Our idea is that we’ve had too many imperialists; there have just been too many colonials. We’ve been conquered by so many big powers. And you obviously can’t fight them, because just when you’re about to win a revolution, here comes another one! So the point is, in order to deal with this is to make fun of it, so that it becomes subversive, and that parody is in fact the ultimate rebellion. Is that it? (laughs) It’s curious – the Filipinos are not ironic. We have no sense of cynicism or sarcasm, I think because humour needs to be a very pointed, bladed weapon against colonialism, against this huge juggernaut that we never have a hope of beating anyway. I suppose that’s why we’re so good at all these dreadful, silly mobile text jokes. I mean they’re endless, and now they have animation and graphics and colour and sounds. Some of them are nothing short of artwork. But they’re all part of the effort to make life manageable, life that’s usually tragic and disastrous.
It’s now a cliché that the Philippines was ruled by Spain for four hundred years, by America for fifty years, and by Hollywood ever since.
Yes, clichés are dreadful things but they have large germs of truth in them, and silly as that one is, many of our South East Asians say that we belong in Latin America, and that we have this South American sensibility that is bizarre here in Asia. Because we have this flair for melodrama, this rampant exhibitionism that is SO un-Asian.
It’s a Catholic country for one thing, where it shouldn’t really exist.
Yes, there are no other Christian countries in Asia except Eastern Timor, which only just was born, and South Korea, which is threatening to turn evangelical every minute. Bur basically the straight-up Catholic country really is the Philippines, and all that wonderful guilt makes for great cinema! (laughs)
There’s also the twin poles – of repressed passion and sensuality, and of that fiery Latino passion – and the constant tension between the two, is very much like Latin America or Spain.
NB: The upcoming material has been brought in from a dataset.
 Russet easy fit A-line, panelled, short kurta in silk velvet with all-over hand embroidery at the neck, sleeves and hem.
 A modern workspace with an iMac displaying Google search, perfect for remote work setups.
I think Italy more than Spain in a curious way, Italy also being supremely disrespectful of Catholicism. Even if they have the Pope, they never had the Inquisition of the Fifteenth Century like Spain did. It may have something to do with the fact that the largest population of Filipinos in Europe is in Italy – we’re the Asian Italians!
Is there anything else you’d like to mention?
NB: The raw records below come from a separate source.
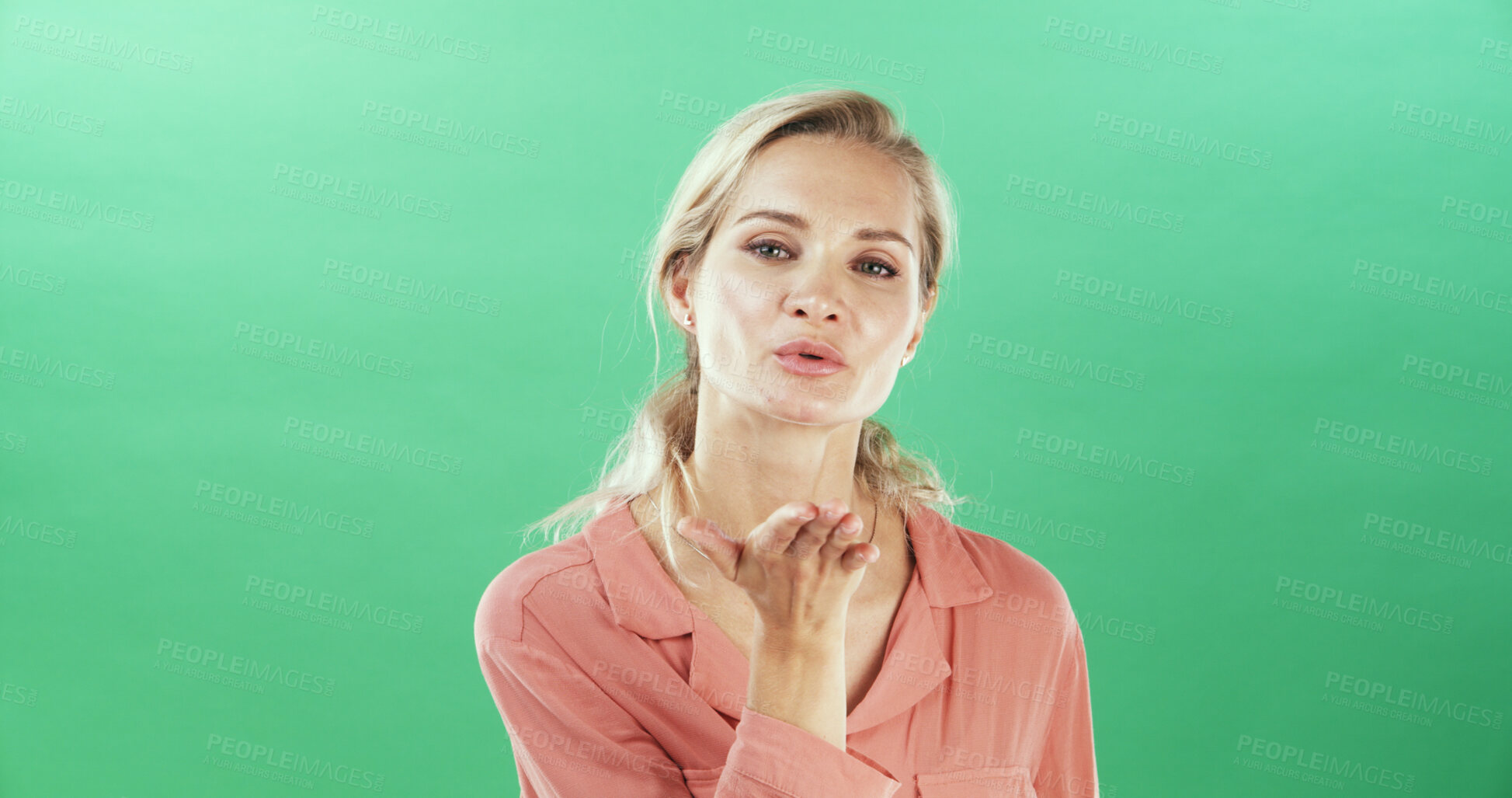 Buy stock photo Portrait, woman and blowing kiss for flirting, show attraction and romantic in studio. Mockup space, female person and gesture with love emoji on valentines day, affection symbol and green background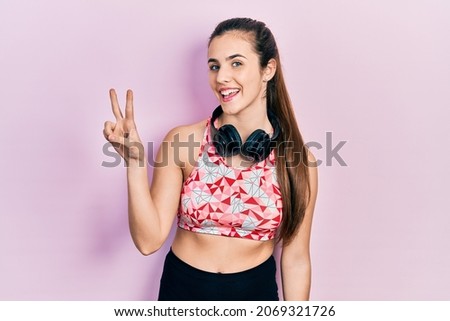 Young brunette teenager wearing gym clothes and using headphones showing and pointing up with fingers number two while smiling confident and happy. 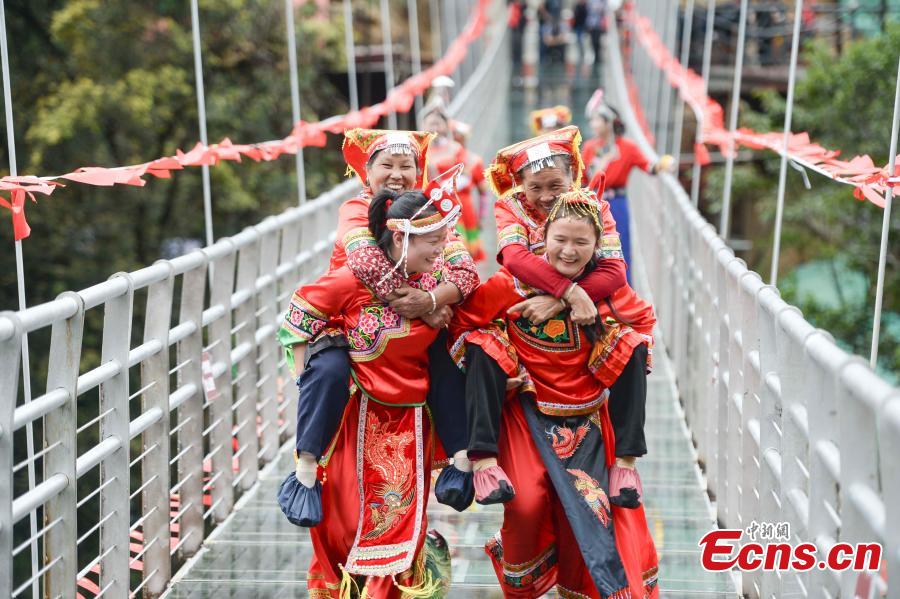 Women carrying their mothers-in-law on their back compete in a race on the 140-meter-long glass bridge in Jiulong River National Forest Park in Hunan Province, Oct. 16, 2018, ahead of the Double Nine Festival. Women from the She and Yao ethnic groups participated the competition. The 9th day of the 9th lunar month is the traditional Chongyang Festival, or Double Nine Festival, which falls on Oct. 17 this year. (Photo: China News Service/Yang Huafeng)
I think it’s time for great Filipino film. I don’t know where it’s going to come from, but I’m actively waiting. I stopped running for office – I don’t want to be in politics anymore and I’d like to make a few films. Whether they’re animation features or interactive as they are these days in digital, even with our analogue brains, I’d like to be there. There’s a huge energy now with the interactive and new media, and strangely they are rare but celebrated Filipinos are in that landscape as well. I see burgeoning there somewhere.
Filipinos have always been incredibly talented comic artists.
I think that’s correct. Also in the music scene there will always be Filipinos. Filipinos are especially gifted. With all the earthquakes and the typhoons and the tornados, God made it up with all that music (laughs).
That’s the payoff?
That’s the real payoff. We’re funny and we can sing (laughs again). Everything else goes to Hell.
But without a trace of cynicism?
No cynical edge at all. My father used to call it the “cheap cynicism of the West”. It’s actually really frowned upon. It’s so not on in the Philippines, people don’t like you being sarcastic. I’m English educated and I’m told off all the time for being sarcastic, for being dark, for losing hope. It’s wrongful and even threatening to Filipinos - to lose hope, to be cynical and to say that things will ultimately not work and fail. They need to know that things will be better. It’s a very upbeat, Pollyanna sort of thing, even when there’s no evidence that should be the case.
So Nietzsche and Sartre never made much impact?
No, no mark at all! It’s a determined, learned cheerfulness.